= WRITTEN EXERCISE =
Continue the ranked list of best 0cc artifacts from the point where the text stops.

= SELECTED EXCERPT =
Now for some new content....

Category #1

Best 0cc artifacts

(other than mana producers, because those would steal the whole list)

Does anybody need me to explain that moxen, loti, and Mana Crypt are good? Good.

Zuran Orb     5    

Zuran Orb

It's fallen out of favor this last decade or so, but it had a pretty long time in the sun before that. It kept defensive decks alive. It let mono-black Necropotence decks draw more cards. And it formed a pretty strong combo with Balance.

It was also a go-to card when any internet debates started about whether life gain was good. Nobody really has those debates anymore, as there are a lot of obviously good life gain cards now, but there didn't used to be. No, we used to be stuck with Alabaster Potion and El-Hajjâj. And if you've never seen an Unholy Strength on an El-Hajjâj, you haven't been playing for as long as I have. (Or you've just never played the Shandalar video game.)

Side note: can you believe El-Hajjâj is not the only card to have a double-J in its title? Click here for the other.

             
Welding Jar     4    

Welding Jar

It's thanks partly to artifact lands and partly to 0-mana artifacts like Welding Jar that an affinity deck can get a first turn Frogmite and send it over on turn two wearing any number of equipment.

And unlike this card's spiritual successor Darksteel Relic, it had a use later on after we no longer needed its enabling. It could save our Arcbound Ravager's life! Welding Jar wasn't the splashiest card in a deck full of Skullclamps and Cranial Platings, but the fact that it was able to run alongside them at all is evidence of its strength. It played two important roles in a deck so broken it led to a historic nine cards being banned from standard! Of course, the monster still lives on in other formats.

             
Ornithopter     3    

Ornithopter

New players are confused by Ornithopter, and it doesn't take long before they deem it worthless. But if they stick around in the game even longer, they see that it actually has quite a few uses.

= SOURCE EXCERPT =
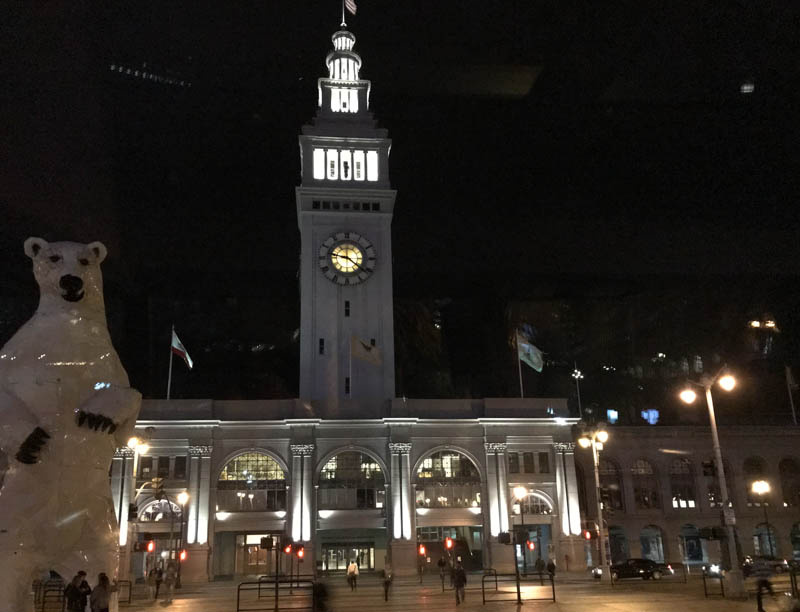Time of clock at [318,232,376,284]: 9:21
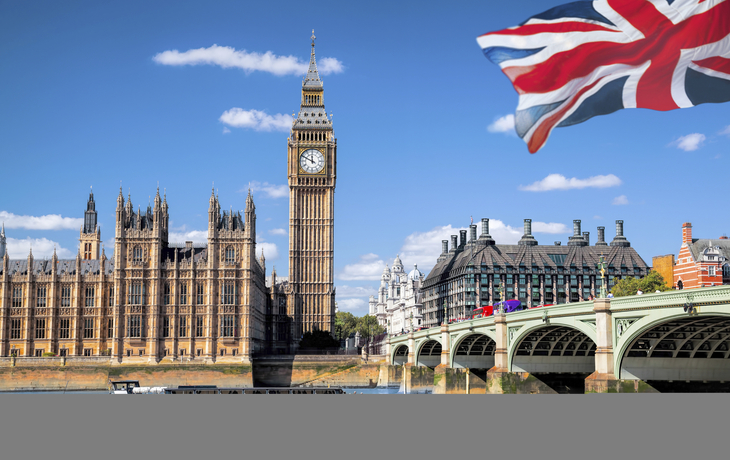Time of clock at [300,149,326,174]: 11:49
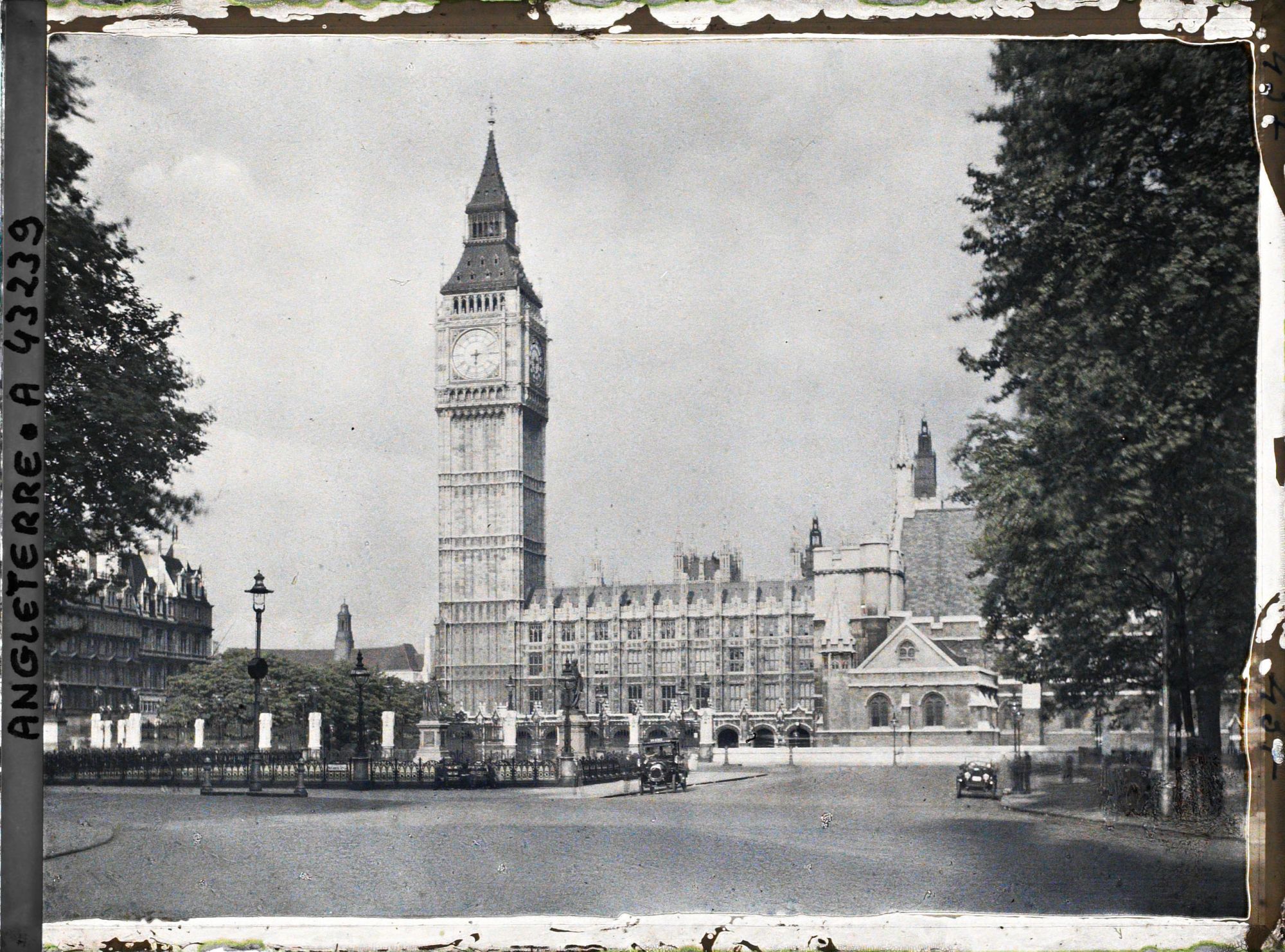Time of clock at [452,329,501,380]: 6:14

= TASK RESPONSE =
There are decks that put a Cranial Plating on their Ornithopter. There are decks that pump it up with Tempered Steel. And there were decks back in the day that used it to get a Turn Two Ninja of the Deep Hours connecting and drawing cards.

Ornithoper is a card that bubbles back up with a new use every few years. I don't doubt that we'll be talking about it again in 2016.

             
Memnite     2    

Memnite

Remember that Tempered Steel deck I was talking about two paragraphs ago? It also ran 4 Memnites. And next to the other powerful weenies that white and colorless can provide, and with all of the other ways white synergized with artifacts, it was a formidable deck.

Before we had Burning-Tree Emissary, we had Memnite. It's smaller, but it's just as free, and it comes out a turn sooner. And, I repeat, it's an artifact, which gives it all kinds of combos.

Thanks to Memnite, we may never use Eager Cadet again. Or perhaps I should say, "We may continue to never use Eager Cadet."

             
Tormod's Crypt     1    

Tormod's Crypt

Graveyard decks like dredge and reanimator are so strong that without dedicated hate they would dominate everything. So how do you stop a Turn Two Exhume? With a Turn One Tormod's Crypt. (Or a Turn Zero Leyline of the Void, if you prefer.)

Graveyard hate, like artifact hate, is the glue that holds metagames together.

 


Congratulations! Did you know this is the only card to mention Tormod? Including flavor text!

 

 

Honorable Mention:
Ashnod's Coupon

Think of how drastically the tournament scene would have changed were this not silver bordered!

With Trinket Mage, Copy Artifact, and especially Auriok Salvagers, you could have your opponent running errands all day. In some venues, it's a two-minute round trip to the nearest vending machine and back, especially when you have to sneak past all of those crowded chairs....

Yes, for the price of a few sodas, you can turn any would-be loss into a draw. The round will inevitably run out before your shenanigans are over.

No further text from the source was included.